(What is required) Copy the entries word for word, from the line containing "Considering pixel 540" through the last line of the entries, both included. Leave the pictures out.

(Stored rows)
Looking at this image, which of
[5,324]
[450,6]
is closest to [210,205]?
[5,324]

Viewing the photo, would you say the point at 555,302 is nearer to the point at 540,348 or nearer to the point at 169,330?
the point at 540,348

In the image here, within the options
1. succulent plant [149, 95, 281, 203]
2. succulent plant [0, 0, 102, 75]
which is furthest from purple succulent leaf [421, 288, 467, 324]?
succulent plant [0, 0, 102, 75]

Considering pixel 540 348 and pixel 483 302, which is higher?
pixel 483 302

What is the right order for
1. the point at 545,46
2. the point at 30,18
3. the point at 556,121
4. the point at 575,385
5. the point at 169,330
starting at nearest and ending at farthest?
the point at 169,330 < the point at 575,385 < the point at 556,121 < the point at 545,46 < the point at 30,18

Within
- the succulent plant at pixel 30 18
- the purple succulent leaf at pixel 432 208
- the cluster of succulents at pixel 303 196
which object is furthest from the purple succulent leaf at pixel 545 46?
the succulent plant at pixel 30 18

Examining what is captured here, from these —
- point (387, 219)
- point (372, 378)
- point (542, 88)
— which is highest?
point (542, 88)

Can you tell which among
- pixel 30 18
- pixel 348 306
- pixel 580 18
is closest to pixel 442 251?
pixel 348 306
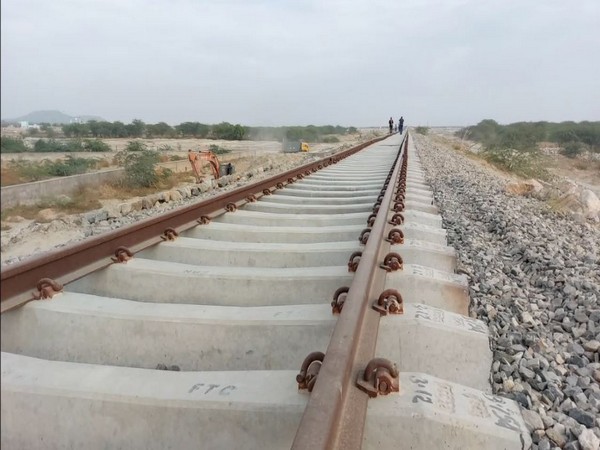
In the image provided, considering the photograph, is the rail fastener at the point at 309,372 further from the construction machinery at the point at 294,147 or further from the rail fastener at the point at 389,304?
the construction machinery at the point at 294,147

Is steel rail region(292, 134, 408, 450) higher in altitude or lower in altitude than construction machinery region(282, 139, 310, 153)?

(Reply to the task)
Considering pixel 540 348 and pixel 483 302, which is higher?
pixel 483 302

What is the right order for
1. the point at 545,46
2. the point at 30,18
3. the point at 556,121
4. the point at 575,385
5. the point at 169,330
starting at nearest and ending at farthest?
the point at 169,330 < the point at 575,385 < the point at 556,121 < the point at 545,46 < the point at 30,18

Within
- the succulent plant at pixel 30 18
- the purple succulent leaf at pixel 432 208
- the cluster of succulents at pixel 303 196
which object is furthest from the purple succulent leaf at pixel 545 46?
the succulent plant at pixel 30 18

Examining what is captured here, from these —
- point (387, 219)
- point (372, 378)
- point (542, 88)
— which is highest?
point (542, 88)

Can you tell which among
- pixel 30 18
- pixel 348 306
- pixel 580 18
is closest to pixel 442 251?
pixel 348 306
In the image provided, considering the photograph, is the rail fastener at the point at 309,372 further from the construction machinery at the point at 294,147 or further from the rail fastener at the point at 389,304?
the construction machinery at the point at 294,147

Is steel rail region(292, 134, 408, 450) higher in altitude or lower in altitude than construction machinery region(282, 139, 310, 153)?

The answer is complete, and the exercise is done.